━━ Text excerpt ━━

Alexis Madrigal: To make that concrete: there might be a popular TikToker or Instagram creator whose content fits your song. Say you’ve got a song called “Cut the Tomato,” and they’re a food influencer—you might suggest they use it, and then it spreads from there.
Bobby Davin: Exactly. And the strategy has evolved since early COVID-era TikTok marketing, where it was just “pay someone to dance to your song.” Now it’s much more niche and targeted. Sometimes it’s not even about having someone talk about the song—it’s about using it in the background of content, like WWE clips, anime pages, or other subgenre communities.
So it really varies depending on the campaign. Sometimes it’s very direct—“here’s a song for your audience”—and other times it’s more subtle, testing different pockets to see where it sticks.
Alexis Madrigal: Glenn, you’ve been around the internet a long time, as have I. As long as there have been recommender systems—“the algorithm”—people have tried to game them. As someone who worked at Spotify, do you think these tactics actually work?

━━━

** Task prompt **
List every person named in the music marketing conversation. The items have no connection to the music marketing conversation.

━━ Record excerpts ━━

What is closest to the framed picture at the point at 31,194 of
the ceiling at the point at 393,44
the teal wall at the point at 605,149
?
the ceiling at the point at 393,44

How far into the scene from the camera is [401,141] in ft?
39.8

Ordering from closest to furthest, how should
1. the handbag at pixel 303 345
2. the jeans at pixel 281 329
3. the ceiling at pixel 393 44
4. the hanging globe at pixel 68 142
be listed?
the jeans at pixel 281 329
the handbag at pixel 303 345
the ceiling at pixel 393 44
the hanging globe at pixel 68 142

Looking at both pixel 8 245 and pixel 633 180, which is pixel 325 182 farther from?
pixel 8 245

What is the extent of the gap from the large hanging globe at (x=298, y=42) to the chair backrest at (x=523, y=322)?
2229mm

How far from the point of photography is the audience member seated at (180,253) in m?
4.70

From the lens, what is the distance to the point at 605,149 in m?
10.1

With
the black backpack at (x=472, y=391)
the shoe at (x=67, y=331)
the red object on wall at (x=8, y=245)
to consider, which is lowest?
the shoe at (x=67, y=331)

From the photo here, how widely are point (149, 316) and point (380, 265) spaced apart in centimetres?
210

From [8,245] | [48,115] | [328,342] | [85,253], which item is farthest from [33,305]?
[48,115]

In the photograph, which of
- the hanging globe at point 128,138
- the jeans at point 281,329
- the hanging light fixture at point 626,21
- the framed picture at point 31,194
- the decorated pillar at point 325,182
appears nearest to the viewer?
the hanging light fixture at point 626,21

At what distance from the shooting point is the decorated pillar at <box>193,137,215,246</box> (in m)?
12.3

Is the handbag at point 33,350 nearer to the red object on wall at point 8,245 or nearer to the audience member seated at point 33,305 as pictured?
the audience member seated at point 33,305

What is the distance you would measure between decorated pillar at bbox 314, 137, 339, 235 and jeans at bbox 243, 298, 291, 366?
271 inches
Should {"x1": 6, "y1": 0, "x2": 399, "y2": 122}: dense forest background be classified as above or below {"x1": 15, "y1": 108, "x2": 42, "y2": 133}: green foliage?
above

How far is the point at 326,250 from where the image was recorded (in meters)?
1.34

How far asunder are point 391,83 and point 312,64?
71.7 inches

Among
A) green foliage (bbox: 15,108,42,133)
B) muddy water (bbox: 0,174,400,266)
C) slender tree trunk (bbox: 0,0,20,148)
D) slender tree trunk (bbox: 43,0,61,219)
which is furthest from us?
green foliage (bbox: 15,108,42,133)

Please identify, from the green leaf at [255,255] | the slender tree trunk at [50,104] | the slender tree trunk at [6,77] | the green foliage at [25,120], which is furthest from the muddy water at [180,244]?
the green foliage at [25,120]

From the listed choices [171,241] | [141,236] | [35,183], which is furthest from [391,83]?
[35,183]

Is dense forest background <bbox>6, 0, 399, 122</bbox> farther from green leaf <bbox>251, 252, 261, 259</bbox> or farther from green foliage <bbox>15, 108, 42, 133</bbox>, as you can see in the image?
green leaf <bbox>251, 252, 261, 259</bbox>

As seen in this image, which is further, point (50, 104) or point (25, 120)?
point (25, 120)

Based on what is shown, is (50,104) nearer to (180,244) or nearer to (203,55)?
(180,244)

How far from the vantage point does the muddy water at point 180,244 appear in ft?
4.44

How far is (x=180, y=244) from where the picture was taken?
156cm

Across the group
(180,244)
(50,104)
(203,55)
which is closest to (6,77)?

━━━
━━ Record excerpts ━━

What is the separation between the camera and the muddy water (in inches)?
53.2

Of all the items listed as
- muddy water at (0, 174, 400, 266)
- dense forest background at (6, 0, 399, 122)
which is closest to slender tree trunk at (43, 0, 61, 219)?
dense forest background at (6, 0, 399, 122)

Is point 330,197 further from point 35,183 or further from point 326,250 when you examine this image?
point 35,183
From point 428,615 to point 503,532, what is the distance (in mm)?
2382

━━━

** Answer to this problem **
Alexis Madrigal, Bobby Davin, Glenn